There were other things necessary to be done, however, before the grants attached to any definite or specific piece of land, and in all these things the plaintiff in error has priority over the Missouri, Kansas & Texas railway company. The grant itself to the plaintiff' in error was anterior and prior to that of the Missouri, Kansas & Texas railway company; and the plaintiff in error, by the definite location of its road, (the land in controversy being within ten miles of its road,) caused its grant to attach to the specific land in controversy, while the Missouri, Kansas & Texas railway company never did anything to cause its grant to attach to the specific land in controversy.
Just prior to this definite location of the plaintiff’s road, the land in controversy was free from any specific appropriation under either grant or to either railroad company, but was subject to both grants. It is possible that the Missouri, Kansas & Texas railway company might at that time have •appropriated it to itself by selection, but it did not do so; and the plaintiff in error then appropriated it to itself by definitely locating its road. . As soón as the plaintiff in error definitely located its road, the title to this land and all other lands in odd-numbered sections within ten miles of the road, not held by any right paramount to that of the plaintiff, would at once vest in the plaintiff, and by relation would become its property as of the date of the act of 1863. (92 U. S. 748, 749; 97 U. S. 498.)
Before closing this opinion, we might say that in this state, as well as elsewhere, the plaintiff in ejectment must recover, if he recover at all, upon the strength of his own title; but in this state the plaintiff in ejectment is not required to have the legal title, or all the title, or a title paramount to the title of all others, in order to enable him to recover.

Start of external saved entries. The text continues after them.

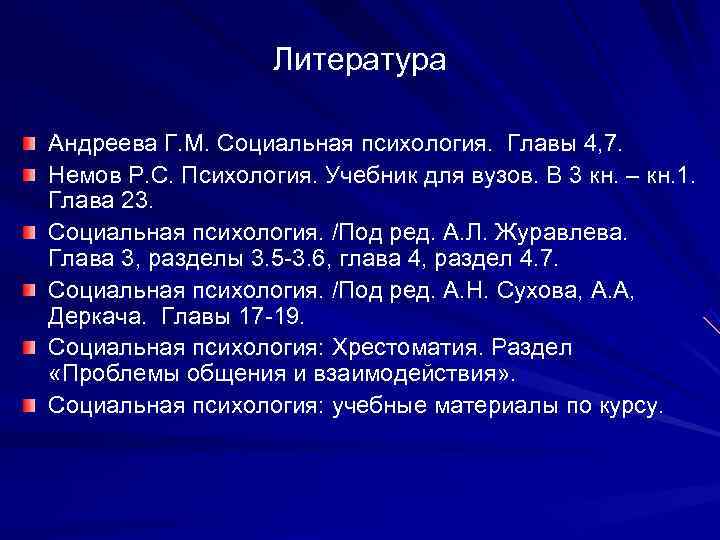 Литература

Андреева Г.М. Социальная психология. Главы 4,7.

Немов Р.С. Психология. Учебник для вузов. В 3 кн. – кн.1. Глава 23.

Социальная психология. /Под ред. А.Л. Журавлева. Глава 3, разделы 3.5-3.6, глава 4, раздел 4.7.

Социальная психология. /Под ред. А.Н. Сухова, А.А, Деркача. Главы 17-19.

Социальная психология: Хрестоматия. Раздел «Проблемы общения и взаимодействия».

Социальная психология: учебные материалы по курсу.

All that is necessary in order to enable him to recover is, that he shall have some kind of estate in the property in controversy, legal or equitable, and that his title to the property shall be paramount to that of the defendant. (Simpson v. Boring, 16 Kas. 248, 251, and cases there cited; Stout v. Hyatt, 13 Kas. 232, 241; O’Brien v. Wetherell, 14 Kas. 622.) We think the plaintiff in this 'case has that kind of title.
The judgment of the court below will therefore be reversed, and cause remanded with the order that judgment be rendered for the plaintiff.